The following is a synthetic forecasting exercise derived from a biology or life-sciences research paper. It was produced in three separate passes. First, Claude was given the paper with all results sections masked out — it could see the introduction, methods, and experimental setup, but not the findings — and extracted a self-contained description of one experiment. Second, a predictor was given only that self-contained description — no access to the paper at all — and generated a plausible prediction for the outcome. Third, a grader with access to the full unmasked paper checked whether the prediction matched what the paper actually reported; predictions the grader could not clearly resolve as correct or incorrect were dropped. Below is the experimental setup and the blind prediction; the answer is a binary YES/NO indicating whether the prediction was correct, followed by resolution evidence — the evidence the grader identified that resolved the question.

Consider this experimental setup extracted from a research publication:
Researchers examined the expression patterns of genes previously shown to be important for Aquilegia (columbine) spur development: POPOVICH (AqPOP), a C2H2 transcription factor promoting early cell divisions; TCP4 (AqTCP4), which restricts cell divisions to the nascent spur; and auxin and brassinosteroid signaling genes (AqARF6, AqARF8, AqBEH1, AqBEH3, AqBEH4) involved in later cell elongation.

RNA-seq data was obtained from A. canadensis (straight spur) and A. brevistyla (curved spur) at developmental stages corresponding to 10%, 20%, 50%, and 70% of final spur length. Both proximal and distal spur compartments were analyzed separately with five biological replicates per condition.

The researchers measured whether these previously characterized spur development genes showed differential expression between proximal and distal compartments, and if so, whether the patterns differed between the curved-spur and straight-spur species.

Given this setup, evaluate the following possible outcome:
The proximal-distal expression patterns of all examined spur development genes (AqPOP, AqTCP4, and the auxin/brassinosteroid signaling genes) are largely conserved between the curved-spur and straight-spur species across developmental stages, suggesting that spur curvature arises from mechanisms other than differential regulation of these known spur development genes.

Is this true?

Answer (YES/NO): NO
————
GOAL OF THE EXERCISE = Each line from the top of the records through the one with "Given this setup, evaluate" should be returned exactly. Leave out everything else.

OUTPUT =
The following is a synthetic forecasting exercise derived from a biology or life-sciences research paper. It was produced in three separate passes. First, Claude was given the paper with all results sections masked out — it could see the introduction, methods, and experimental setup, but not the findings — and extracted a self-contained description of one experiment. Second, a predictor was given only that self-contained description — no access to the paper at all — and generated a plausible prediction for the outcome. Third, a grader with access to the full unmasked paper checked whether the prediction matched what the paper actually reported; predictions the grader could not clearly resolve as correct or incorrect were dropped. Below is the experimental setup and the blind prediction; the answer is a binary YES/NO indicating whether the prediction was correct, followed by resolution evidence — the evidence the grader identified that resolved the question.

Consider this experimental setup extracted from a research publication:
Researchers examined the expression patterns of genes previously shown to be important for Aquilegia (columbine) spur development: POPOVICH (AqPOP), a C2H2 transcription factor promoting early cell divisions; TCP4 (AqTCP4), which restricts cell divisions to the nascent spur; and auxin and brassinosteroid signaling genes (AqARF6, AqARF8, AqBEH1, AqBEH3, AqBEH4) involved in later cell elongation.

RNA-seq data was obtained from A. canadensis (straight spur) and A. brevistyla (curved spur) at developmental stages corresponding to 10%, 20%, 50%, and 70% of final spur length. Both proximal and distal spur compartments were analyzed separately with five biological replicates per condition.

The researchers measured whether these previously characterized spur development genes showed differential expression between proximal and distal compartments, and if so, whether the patterns differed between the curved-spur and straight-spur species.

Given this setup, evaluate the following possible outcome:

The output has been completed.